Functionally, my experience with the game has been mostly acceptable. While I have rarely managed to get a full team of actual human players, the games I did play in were reliable enough. I rarely experienced any major network issues or crashing. The frame-rate does dip a bit more than I would like though, and rarely holds on to full 60 for very long regardless of where I set the graphics settings, I suppose that’s about on-par with most of these sorts of games – especially at launch, but it’s still disappointing to see. I wouldn’t be surprised if that got smoothed over soon considering the somewhat simplistic art-style and lack of super-demanding effects, but I can’t give credit for improvements that haven’t happened yet.

Still, major dips in performance were generally rare for me. Outside of the aforementioned low-IQ AI, The Anacrusis does seem to have the fundamentals in place for a functional experience if nothing else.
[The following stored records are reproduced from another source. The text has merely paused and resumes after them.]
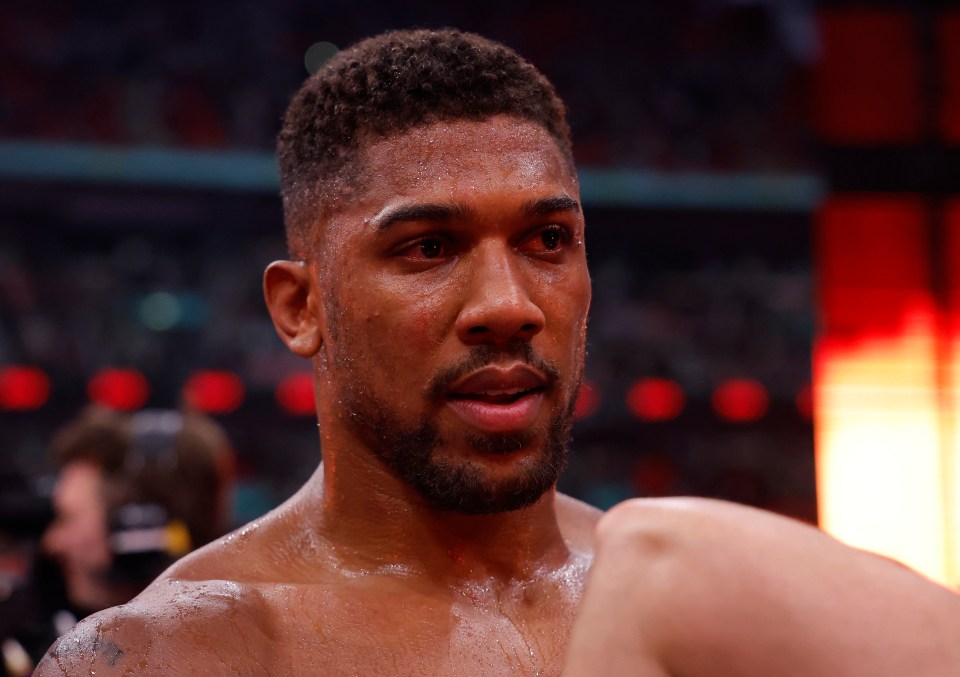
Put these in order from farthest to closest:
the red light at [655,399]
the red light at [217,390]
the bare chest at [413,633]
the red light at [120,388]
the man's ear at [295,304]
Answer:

The main thing I would like to see added outside of better optimization is a lobby selection screen so I wouldn’t have to rely on the game’s match making. I do appreciate the AFK mode you can use to temporarily let an NPC fill in for you so nobody has to hold the rest of their team up, but things like that only count for so much if people aren’t playing the game.

The Anacrusis

Therein lies the biggest crime The Anacrusis commits. It’s a serviceably reliable, occasionally interesting, aesthetically funky trip down a woefully generic road of gameplay ideas. It’s true that any one of these types of games is always theoretically one revolutionary update away from being a massively improved experience, but with a game that mostly gives up on its own originality so quickly on everything beyond its surface, it’s hard to see a world in which The Anacrusis manages to cut through its contemporaries in any meaningful way.
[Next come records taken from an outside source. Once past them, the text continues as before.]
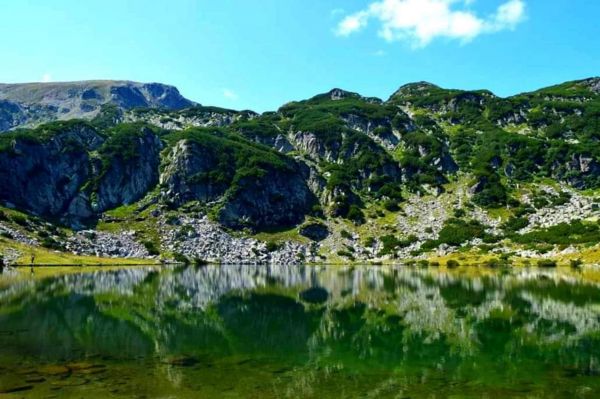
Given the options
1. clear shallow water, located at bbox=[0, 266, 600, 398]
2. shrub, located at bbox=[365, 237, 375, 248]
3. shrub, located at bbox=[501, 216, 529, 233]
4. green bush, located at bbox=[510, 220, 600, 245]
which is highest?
shrub, located at bbox=[501, 216, 529, 233]

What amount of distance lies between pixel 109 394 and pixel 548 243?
167590 millimetres

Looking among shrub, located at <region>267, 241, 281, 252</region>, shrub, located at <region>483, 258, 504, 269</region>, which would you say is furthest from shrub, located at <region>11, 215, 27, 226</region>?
shrub, located at <region>483, 258, 504, 269</region>

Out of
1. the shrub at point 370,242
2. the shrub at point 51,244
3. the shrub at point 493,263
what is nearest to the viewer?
the shrub at point 493,263

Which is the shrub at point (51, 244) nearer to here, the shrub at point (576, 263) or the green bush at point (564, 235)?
the shrub at point (576, 263)

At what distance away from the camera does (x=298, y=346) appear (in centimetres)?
3444

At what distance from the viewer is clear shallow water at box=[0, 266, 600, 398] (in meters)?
23.0

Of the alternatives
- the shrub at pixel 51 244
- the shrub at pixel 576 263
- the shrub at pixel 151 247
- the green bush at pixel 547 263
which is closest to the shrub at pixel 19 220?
the shrub at pixel 51 244

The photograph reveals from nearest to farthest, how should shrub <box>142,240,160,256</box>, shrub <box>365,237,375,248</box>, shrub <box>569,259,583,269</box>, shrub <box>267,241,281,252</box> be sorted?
shrub <box>569,259,583,269</box>, shrub <box>142,240,160,256</box>, shrub <box>267,241,281,252</box>, shrub <box>365,237,375,248</box>

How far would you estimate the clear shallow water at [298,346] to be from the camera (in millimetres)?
22984

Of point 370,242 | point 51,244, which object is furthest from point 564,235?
point 51,244

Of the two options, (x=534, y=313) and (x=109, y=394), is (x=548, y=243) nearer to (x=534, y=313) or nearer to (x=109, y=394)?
(x=534, y=313)

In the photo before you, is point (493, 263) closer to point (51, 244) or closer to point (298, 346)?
point (298, 346)

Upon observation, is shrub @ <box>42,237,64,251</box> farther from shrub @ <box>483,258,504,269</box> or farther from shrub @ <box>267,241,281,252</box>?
shrub @ <box>483,258,504,269</box>

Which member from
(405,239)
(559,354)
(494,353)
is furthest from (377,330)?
(405,239)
I can absolutely see the art style and general simplicity being the main reasons for some players to choose it over other games, and I wouldn’t blame them for doing so as you could certainly do worse in the genre. But most players who have been around the cooperative squad shooter block a few times will likely be left wanting in too many areas for this to be particularly recommendable. It does a good enough job imitating the genre’s forefathers and sprinkles in just enough originality to be a decent game, but with too much of that originality living on the superficial side of the experience, and underwhelming performance also nipping at the fun, The Anacrusis is unavoidably unremarkable. It’s still in early access so I hope they can build itself in the coming months.

This game was previewed in early access on PC.